On 24 March 1918, the U.S. Navy acquired Herreshoff No. 321 from Whitney for use as a section patrol boat during World War I. She was commissioned at Newport, Rhode Island, as USS Herreshoff No. 321 (SP-2235) the same day.

==Operational history==
After spending a short time at New London, Connecticut, fitting out with listening gear, Herreshoff No. 321 departed New London on 5 May 1918 in company with the patrol boats and bound for the Panama Canal Zone, stopping at Charleston, South Carolina; Key West, Florida; and Guantanamo Bay, Cuba, en route.
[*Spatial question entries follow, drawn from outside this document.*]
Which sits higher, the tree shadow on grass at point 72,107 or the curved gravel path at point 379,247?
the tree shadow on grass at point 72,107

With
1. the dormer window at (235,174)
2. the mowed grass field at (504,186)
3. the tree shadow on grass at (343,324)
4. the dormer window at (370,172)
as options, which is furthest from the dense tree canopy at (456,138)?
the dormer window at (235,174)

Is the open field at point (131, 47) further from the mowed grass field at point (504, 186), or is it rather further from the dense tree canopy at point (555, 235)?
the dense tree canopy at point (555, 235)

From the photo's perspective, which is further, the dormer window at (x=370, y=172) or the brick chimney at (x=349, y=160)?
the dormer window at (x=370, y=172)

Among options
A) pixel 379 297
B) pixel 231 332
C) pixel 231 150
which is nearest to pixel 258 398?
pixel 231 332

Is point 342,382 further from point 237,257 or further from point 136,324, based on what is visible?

She arrived at Cristóbal in the Canal Zone on 1 June 1918. She was assigned duty as a patrol vessel in Panama Bay and was used in support of aerial patrols off Panama.

Two years later, Herreshoff No. 321 was offered for sale, but the offer was retracted and instead she was designated for duty with Torpedo Station Keyport at Keyport, Washington.

==Loss==
While the ammunition ship was towing Herreshoff No. 321 to Keyport, the towing hawser connecting the ships parted off Southern California on 7 October 1921. Before Nitro could make her fast again, Herreshoff No. 321 sank.

Herreshoff No. 321 was stricken from the Navy List on 8 October 1921.